Gli impianti a connessione interna devono essere preferiti a quelli a connessione esterna, specialmente quando sono presenti diversi fattori di rischio che possono contribuire ad aumentare la perdita di osso marginale. Lo affermano sul Journal of Dentistry (1) i ricercatori brasiliani coordinati da Cleidiel Aparecido Araujo Lemos della Universidade Estadual Paulista di Araçatuba, che hanno effettuato una revisione sistematica della letteratura scientifica per rispondere alla domanda: «i pazienti che hanno ricevuto impianti a connessione esterna mostrano una perdita di osso marginale, una sopravvivenza dell’impianto e tassi di complicanze simili a coloro a cui sono stati inseriti impianti a connessione interna?»

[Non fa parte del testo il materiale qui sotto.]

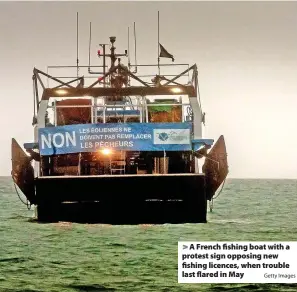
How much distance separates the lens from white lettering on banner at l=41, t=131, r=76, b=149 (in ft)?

Le connessioni tra la componente implantare e quella protesica presentano differenze morfologiche e biomeccaniche ed è immaginabile che le diverse tipologie costituiscano un fattore importante nel modulare i cambiamenti dei livelli ossei nelle ricostruzioni supportate da impianti. I fattori biomeccanici possono influire sullo stress che viene esercitato sul tessuto osseo marginale intorno agli impianti e potenzialmente contribuire al riassorbimento dell’osseo alveolare. Ci sono poi fattori biologici, come l’accumulo perimplantare di cellule infiammatorie in corrispondenza dell’interfaccia tra impianto e moncone, che possono favorire la perdita ossea.
Sebbene esista una grande varietà di impianti commercializzati, i tipi di connessione si possono raggruppare nei due gruppi principali a seconda della connessione interna o esterna. Gli impianti con connessione a esagono esterno sono stati storicamente i più utilizzati: sono in uso fin dall’inizio dell’era implantologica, ma hanno degli inconvenienti, come i micromovimenti che possono determinare l’allentamento del pilastro e della vite. Le connessioni interne sono state introdotte per ridurre le complicanze e oggi sono in rapida ascesa; secondo i ricercatori brasiliani, i dati a lungo termine sembrano confermarne la bontà, perché ridurrebbero l’allentamento delle viti e le fratture.
Ricordiamo che invece uno studio retrospettivo italiano condotto da un team di esperti dell’Accademia italiana di odontoiatria protesica (Aiop) e comparso un paio di anni fa su The International Journal of Oral & Maxillofacial Implants (2), non aveva riscontrato sostanziali differenze negli outcome clinici tra connessioni interne ed esterne.
Araujo Lemos cita il lavoro italiano, ma gli 11 studi (sette randomizzati controllati e quattro prospettici) inclusi nella metanalisi evidenziano delle differenze tra i due tipi di connessione. Nel loro complesso, questi lavori hanno preso in esame 530 pazienti, dall’età media di 54 anni, che avevano ricevuto un totale di 1.089 impianti, 461 a connessione esterna e 628 a connessione interna: questi ultimi hanno comportato una minor perdita di osso marginale, che è stata mediamente di 0,44 mm. Non si sono invece riscontrate differenze statisticamente significative riguardo alla sopravvivenza degli impianti e nella percentuale di complicanze.
Giampiero Pilat
Giornalista Italian Dental Journal
Bibliografia
1. Lemos CAA, Verri FR, Bonfante EA, Santiago Júnior JF, Pellizzer EP. Comparison of external and internal implant-abutment connections for implant supported prostheses. A systematic review and meta-analysis. J Dent. 2018 Mar;70:14-22.
2. Vigolo P, Gracis S, Carboncini F, Mutinelli S; AIOP (Italian Academy of Prosthetic Dentistry) Clinical Research Group. Internal vs external connection single implants: a retrospective study in an italian population treated by certified prosthodontists. Int J Oral Maxillofac Implants. 2016 Nov/Dec;31(6):1385-1396.